[The records]
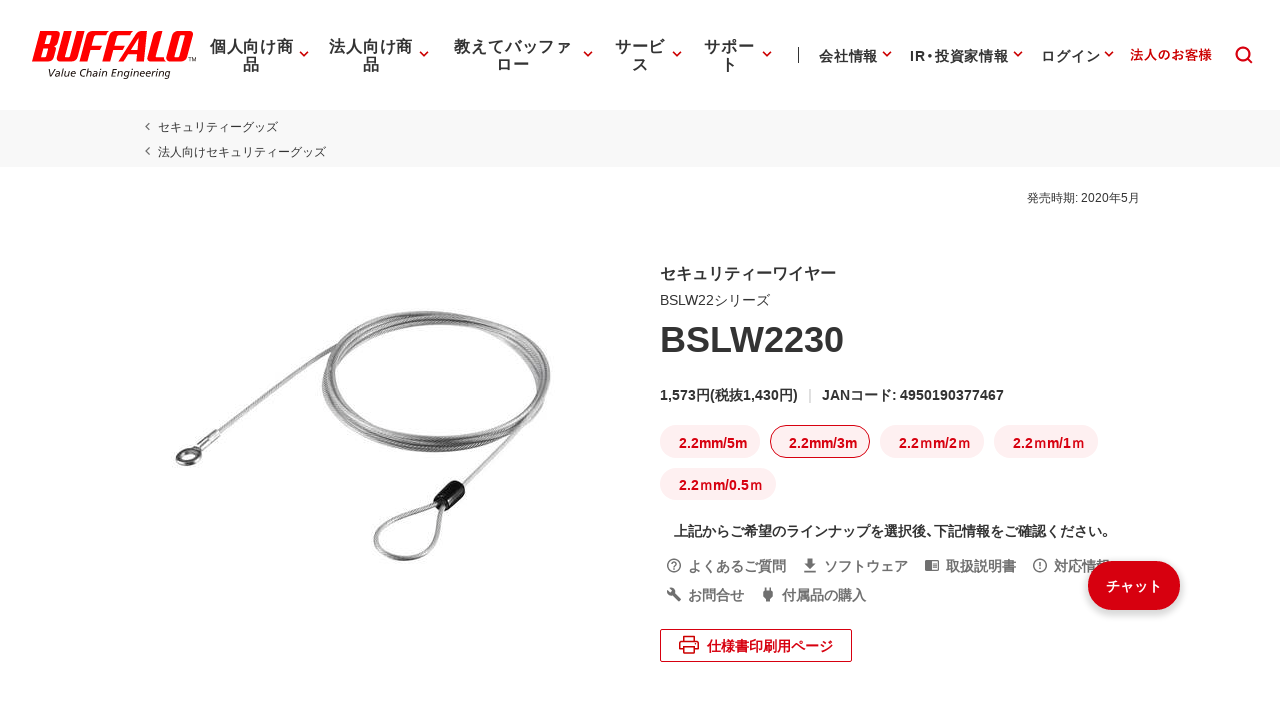

--- FILE ---
content_type: application/x-javascript; charset=utf-8
request_url: https://cookie.sync.usonar.jp/v1/cs?url=https%3A%2F%2Fwww.buffalo.jp%2Fproduct%2Fdetail%2Fbslw2230.html&ref=&cb_name=usonarCallback&uuid=e1b687c5-bb98-426a-8078-a17aa0aff58b&client_id=Pj5cVqx9989f4vRx&v=1.0.0&cookies=%7B%22_gcl_au%22%3A%221.1.618783024.1769308976%22%2C%22_ga%22%3A%22GA1.2.1326713431.1769308978%22%2C%22_fbp%22%3A%22fb.1.1769308980502.448278155696643960%22%7D&cb=1769308981804
body_size: 120
content:
usonarCallback({"uuid":"e1b687c5-bb98-426a-8078-a17aa0aff58b"})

[Goal of the exercise]
Output the full set of records above without changing a word, and drop the images.

[Your solution]
--- FILE ---
content_type: application/x-javascript; charset=utf-8
request_url: https://cookie.sync.usonar.jp/v1/cs?url=https%3A%2F%2Fwww.buffalo.jp%2Fproduct%2Fdetail%2Fbslw2230.html&ref=&cb_name=usonarCallback&uuid=e1b687c5-bb98-426a-8078-a17aa0aff58b&client_id=Pj5cVqx9989f4vRx&v=1.0.0&cookies=%7B%22_gcl_au%22%3A%221.1.618783024.1769308976%22%2C%22_ga%22%3A%22GA1.2.1326713431.1769308978%22%2C%22_fbp%22%3A%22fb.1.1769308980502.448278155696643960%22%7D&cb=1769308981804
body_size: 120
content:
usonarCallback({"uuid":"e1b687c5-bb98-426a-8078-a17aa0aff58b"})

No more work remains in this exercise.